> **TASK INSTRUCTIONS**:
A. Read the forum thread about drawing progress, then say whether each statement below agrees with it. Answer yes or no and quote the thread's deciding words. (i) Nimue left the 2013 drawing unfinished partly because it included a landscape background. (ii) Legendary Sidekick finds the progression most noticeable in the faces. (iii) Nimue had less free time in 2013.
B. Write the next part of the forum thread about drawing progress, picking up right after its final sentence.

> **TEXT SHOWN**:

Spoiler: warning bad art


----------



## Legendary Sidekick (Sep 24, 2015)

So we can expect the next one in 2017?

Seriously, I love the progression. Not "bad art"—the spoiler tag lied. She's recognizable as the same person, and it's good to see your facial features are consistent now (from 2013-2015). Of course, there is still progression, particularly noticeable in the clothing. I love the detail on her outfit!


----------



## Nimue (Sep 24, 2015)

Aye, or the curse will fall upon me. 

I do really like the drawing I started in 2013, but ended up leaving it unfinished for a couple of reasons: it was a full-body shot + landscape background, which was a little too much for me to chew, and I really couldn't get her armor to look decent.  A case of holding on to old bad design for too long, I think:  goodbye giant cleavage window and pointy pieces of metal in strange places.  Hello something somebody could actually move and fight in, maybe?  Or just headshots forever, lol.

I haven't made a whole lot of progress in my art in the past couple of years--2013 was the year I graduated and I did have more free-time then (and more stress! Both lead to doodling.)  And that is kind of discouraging, but something I can't complain about.  If I don't draw, I'm not going to get anywhere, obviously.

> **RECORD EXTRACTS**:
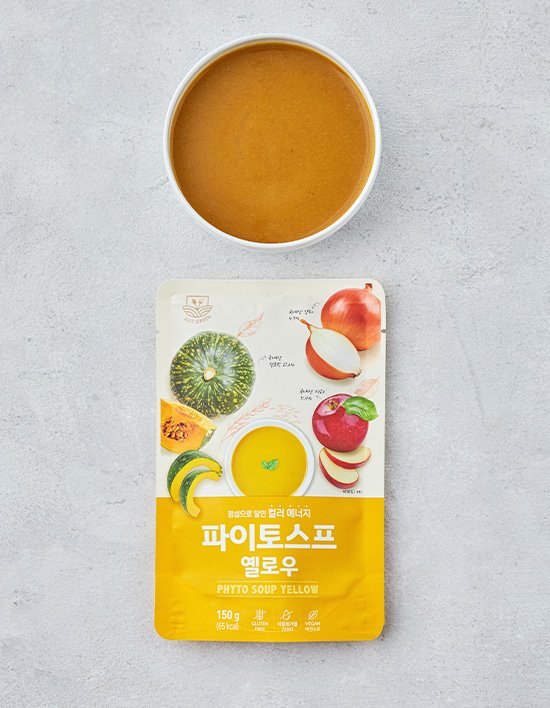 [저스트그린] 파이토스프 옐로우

---

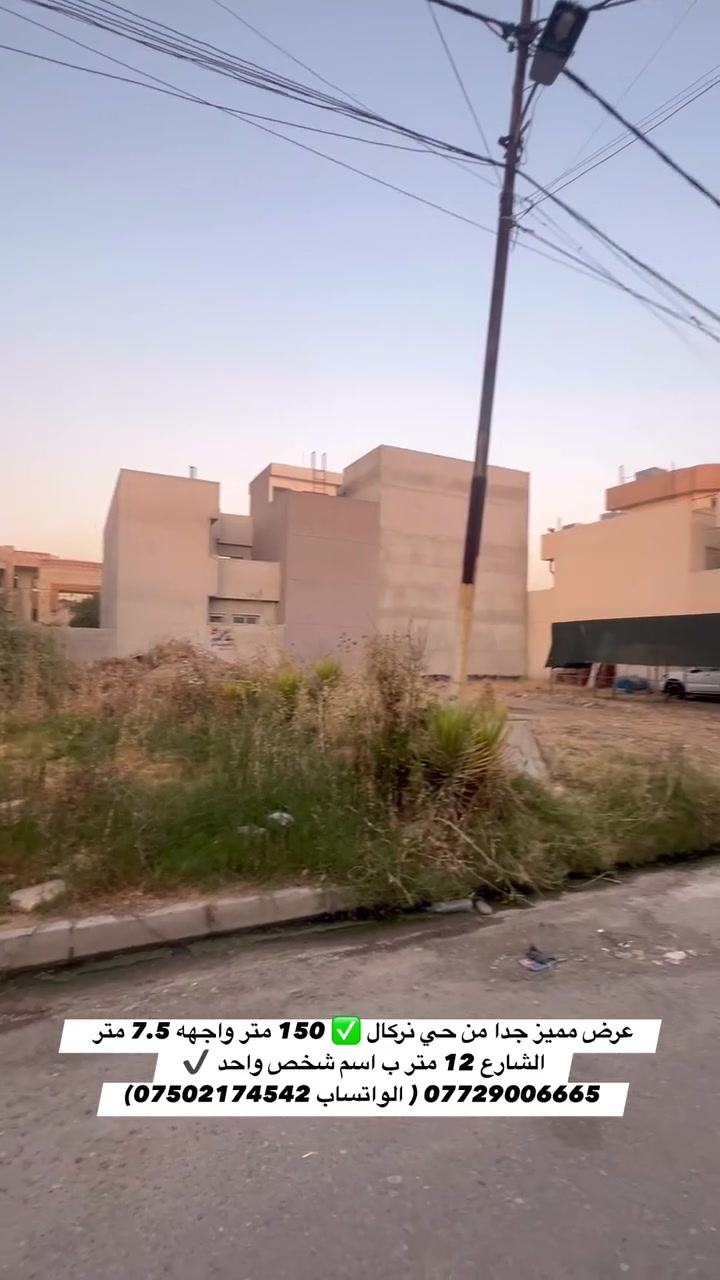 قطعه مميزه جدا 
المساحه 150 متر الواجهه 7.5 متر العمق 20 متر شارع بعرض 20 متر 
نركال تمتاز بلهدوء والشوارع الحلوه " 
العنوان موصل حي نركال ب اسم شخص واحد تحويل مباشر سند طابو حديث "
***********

> **REPLIES**:
A.
(i) Yes: "it was a full-body shot + landscape background, which was a little too much for me to chew"
(ii) No: "particularly noticeable in the clothing"
(iii) No: "I did have more free-time then"

B.
----------



## Tom (Sep 25, 2015)

Nimue said:


> If I don't draw, I'm not going to get anywhere, obviously.



That's what I keep telling myself. But my self is tired, and it doesn't want to do art.


----------



## Nimue (Sep 25, 2015)

Yourself needs sleep, and art is a little further up in the survival hierarchy, so don't feel bad about that.


----------



## Mindfire (Sep 27, 2015)

You're incredibly talented! Do you do commissions?


----------



## Nimue (Sep 27, 2015)

Ah, not really, I did some small commissions a few years ago, like this one and this one (characters not mine) but overall found that I'm not really professional or quick enough to feel good about offering commissions!  I do love drawing other people's characters, but I've done that mostly as gifts over the years.


----------



## Storm Wolf (Sep 27, 2015)

Wonderful! Do you do many landscapes and fictional worlds?


----------



## Nimue (Sep 27, 2015)

Nope!  Can't paint a landscape for the life of me.  I'm all about faces.  Kind of mirrored by my writing, really--characters are much more important to me than world-building.


----------



## Mindfire (Sep 28, 2015)

Nimue said:


> Ah, not really, I did some small commissions a few years ago, like this one and this one (characters not mine) but overall found that I'm not really professional or quick enough to feel good about offering commissions!  I do love drawing other people's characters, but I've done that mostly as gifts over the years.



Ah, I see. I asked because I've been looking for someone to do character art for some time now and I like your art style.


----------



## Nimue (Sep 28, 2015)

Mindfire said:


> Ah, I see. I asked because I've been looking for someone to do character art for some time now and I like your art style.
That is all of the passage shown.